The question then becomes; Why will any political party make such an awkward law for itself? Another question becomes, if what Anyanwu is asking for is legitimate and others before him got without rancour, why has his case led to such bitter split within the party?
The answer is located in the company Anyanwu keeps. He is guilty by association. He is a close associate of former Governor Nyesom Wike, whose name and presence trigger off alarm virtually everywhere he steps in.
The struggle for control of PDP had since 2022 split the party into Atiku Abubakar and Nyesom Wike factions.For one side of the divide, allowing Anyanwu to be restored as national secretary will amount to nothing less than a dangerous weapon in the hands of an opponent.
Annoyingly, the 2023 presidential ticket of the party over which Atiku and Wike went to war rightly belonged to the South East zone.

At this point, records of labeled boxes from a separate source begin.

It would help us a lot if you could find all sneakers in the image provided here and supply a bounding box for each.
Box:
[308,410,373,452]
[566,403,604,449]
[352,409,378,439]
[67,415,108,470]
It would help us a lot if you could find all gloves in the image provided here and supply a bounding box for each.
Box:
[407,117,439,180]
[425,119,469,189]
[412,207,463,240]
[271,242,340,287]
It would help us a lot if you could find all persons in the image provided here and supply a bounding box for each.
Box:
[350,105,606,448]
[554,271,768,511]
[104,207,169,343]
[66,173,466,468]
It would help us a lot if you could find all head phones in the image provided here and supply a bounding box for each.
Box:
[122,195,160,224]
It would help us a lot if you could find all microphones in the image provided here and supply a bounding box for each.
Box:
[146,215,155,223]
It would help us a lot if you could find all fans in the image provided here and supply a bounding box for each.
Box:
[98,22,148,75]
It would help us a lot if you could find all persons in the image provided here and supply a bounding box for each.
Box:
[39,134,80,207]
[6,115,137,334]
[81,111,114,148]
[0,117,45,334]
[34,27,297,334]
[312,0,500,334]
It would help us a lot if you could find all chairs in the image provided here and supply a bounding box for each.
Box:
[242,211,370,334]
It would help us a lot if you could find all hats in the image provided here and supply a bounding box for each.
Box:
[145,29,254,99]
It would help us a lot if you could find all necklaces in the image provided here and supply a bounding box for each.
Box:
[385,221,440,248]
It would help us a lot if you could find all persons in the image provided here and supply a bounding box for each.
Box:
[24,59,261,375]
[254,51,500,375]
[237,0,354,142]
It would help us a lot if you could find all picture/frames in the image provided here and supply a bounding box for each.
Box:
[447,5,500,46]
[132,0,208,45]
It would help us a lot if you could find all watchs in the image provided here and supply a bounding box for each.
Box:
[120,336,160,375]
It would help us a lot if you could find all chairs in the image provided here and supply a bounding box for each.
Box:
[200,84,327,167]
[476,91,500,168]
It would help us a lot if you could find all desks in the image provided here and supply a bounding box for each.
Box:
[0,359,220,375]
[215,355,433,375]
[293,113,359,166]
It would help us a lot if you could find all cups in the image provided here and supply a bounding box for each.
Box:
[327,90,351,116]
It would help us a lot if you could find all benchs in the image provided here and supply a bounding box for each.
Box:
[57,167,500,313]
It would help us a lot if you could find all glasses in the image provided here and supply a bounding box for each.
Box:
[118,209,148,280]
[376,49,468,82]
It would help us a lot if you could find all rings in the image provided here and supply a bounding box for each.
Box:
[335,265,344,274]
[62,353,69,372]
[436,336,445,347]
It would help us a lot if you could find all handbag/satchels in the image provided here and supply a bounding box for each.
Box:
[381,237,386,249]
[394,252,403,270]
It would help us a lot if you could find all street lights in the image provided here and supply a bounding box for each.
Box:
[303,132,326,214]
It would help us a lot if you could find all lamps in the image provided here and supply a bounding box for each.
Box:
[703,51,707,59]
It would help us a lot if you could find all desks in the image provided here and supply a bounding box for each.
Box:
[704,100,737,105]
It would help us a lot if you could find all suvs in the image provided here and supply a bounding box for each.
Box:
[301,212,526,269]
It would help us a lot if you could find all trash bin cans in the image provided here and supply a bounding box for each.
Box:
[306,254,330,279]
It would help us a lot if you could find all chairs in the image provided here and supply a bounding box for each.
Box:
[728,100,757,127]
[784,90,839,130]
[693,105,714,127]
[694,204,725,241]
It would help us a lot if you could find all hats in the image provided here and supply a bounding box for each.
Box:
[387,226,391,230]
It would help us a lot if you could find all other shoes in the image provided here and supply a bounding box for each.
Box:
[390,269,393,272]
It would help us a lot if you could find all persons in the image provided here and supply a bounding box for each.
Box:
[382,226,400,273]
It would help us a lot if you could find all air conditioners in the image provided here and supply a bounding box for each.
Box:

In other words, these two entities are lurked in a fight over what does not rightly belong to them. That is a statement on who they are. And they have refused to let go, to the detriment of PDP – a party in whose DNA the nobility of disposition to obey even its own rules is largely absent.
Developments in the APC and PDP in the last week of June 2025 reflect the foundational weakness of the political party system in Nigeria. The challenges will substantially impact the national politics in the months leading to the 2027 elections.
There will, surely, be more twists, resignations, defections, and possibly reversed defections down the road. The worry is that neither the judiciary nor any other institution of the state is robust enough to moderate excesses in the political environment.